However, the movie rolls its story and characters a lot more leisurely than expected. While it gradually turns out that the circumstance surrounding the main characters in the story is much more serious than it seemed at first, Kore-eda’s screenplay simply takes its time as they slowly move from one spot to another, and we get to know more about them bit by bit. It goes without saying that Sang-hyeon and Dong-soo are criminals, but they are also fairly decent persons at least, and they and So-young gradually look like a sort of family along with her baby as they continue to take care of her baby as much as they can.

When they later drop by a little rural orphanage where Dong-soo grew up, the movie seems to be stalling a bit, but then it is enlivened by the following small moments among them and several other characters including one plucky orphan boy. Like many of Kore-eda’s works, the movie is filled with soothing ambience as the camera frequently looks at beach, and we gladly go along with that as coming to care more about its main characters, who are flawed indeed but palpably human nonetheless.

• • •

◆ **WHAT THIS EXERCISE ASKS**
A: List every character mentioned by name in the film review.
B: Extract the film review's text from "When they later" to "palpably human nonetheless.".
C: Write what comes next in the film review, picking up after its final sentence.
The listing that follows comes from a separate source.

Page-level text extractions:
• • •

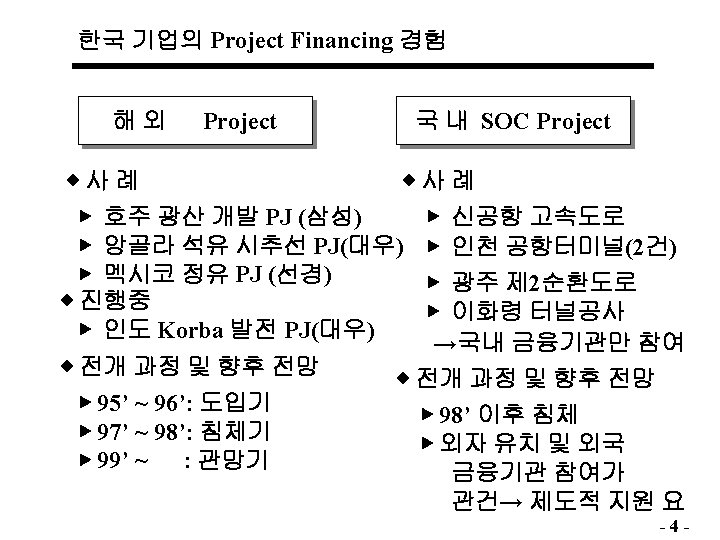 한국 기업의 Project Financing 경험

해 외 Project

◆ 사 례

▶ 호주 광산 개발 PJ (삼성)

▶ 앙골라 석유 시추선 PJ(대우)

▶ 멕시코 정유 PJ (선경)

◆ 진행중

▶ 인도 Korba 발전 PJ(대우)

◆ 전개 과정 및 향후 전망

▶ 95' ~ 96': 도입기

▶ 97' ~ 98': 침체기

▶ 99' ~ : 관망기

국 내 SOC Project

◆ 사 례

▶ 신공항 고속도로

▶ 인천 공항터미널(2건)

▶ 광주 제2순환도로

▶ 이화령 터널공사

→국내 금융기관만 참여

◆ 전개 과정 및 향후 전망

▶ 98' 이후 침체

▶ 외자 유치 및 외국 금융기관 참여가 관건→ 제도적 지원 요

- 4 -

• • •

◆ **EXPECTED RESULTS**
A: Sang-hyeon, Dong-soo, So-young

B:
When they later drop by a little rural orphanage where Dong-soo grew up, the movie seems to be stalling a bit, but then it is enlivened by the following small moments among them and several other characters including one plucky orphan boy. Like many of Kore-eda’s works, the movie is filled with soothing ambience as the camera frequently looks at beach, and we gladly go along with that as coming to care more about its main characters, who are flawed indeed but palpably human nonetheless.

C:
The movie becomes a bit more tense during its last act, but its overall tranquil mood is steadily maintained even as it eventually heads toward the expected finale, and Kore-eda also did a goob job of drawing excellent performances from his South Korean cast members. While Song Kang-ho received the Best Actor award when the movie was premiered at the Cannes Film Festival in last month (The movie also received the Ecumenical Jury Award, by the way), the other main cast members including Gang Don-won, who incidentally appeared along with Song before in “Secret Reunion” (2010), Lee Ji-eun, Lee Joo-young, and Bae Doona, who already collaborated with Kore-eda in “Air Doll” (2009), are equally wonderful in their respective roles, and I also enjoyed the brief appearances of several notable South Korean performers Song Sae-byeok, Kim Sae-byuk, and Park Hae-joon. In case of child actor Im Seung-soo, his disarmingly unadulterated acting in the film reminds me again that not many filmmakers can surpass Kore-eda in handling child performers, and I am happy to report to you that this special skill of his is not impeded at all by the language barrier between him and Im.

On the whole, “Broker” does not reach to the level of Kore-eda’s recent better works such as “Like Father, Like Son” (2013) and “Shoplifters” (2018), but it does not disappoint me at least as exploring his usual main themes to generate a number gentle human moments to be appreciated. I must point out that he seems to be autopilot here from time to time, but, folks, Kore-eda on autopilot is still better than many of movies I watched during this year, and I will not grumble for now.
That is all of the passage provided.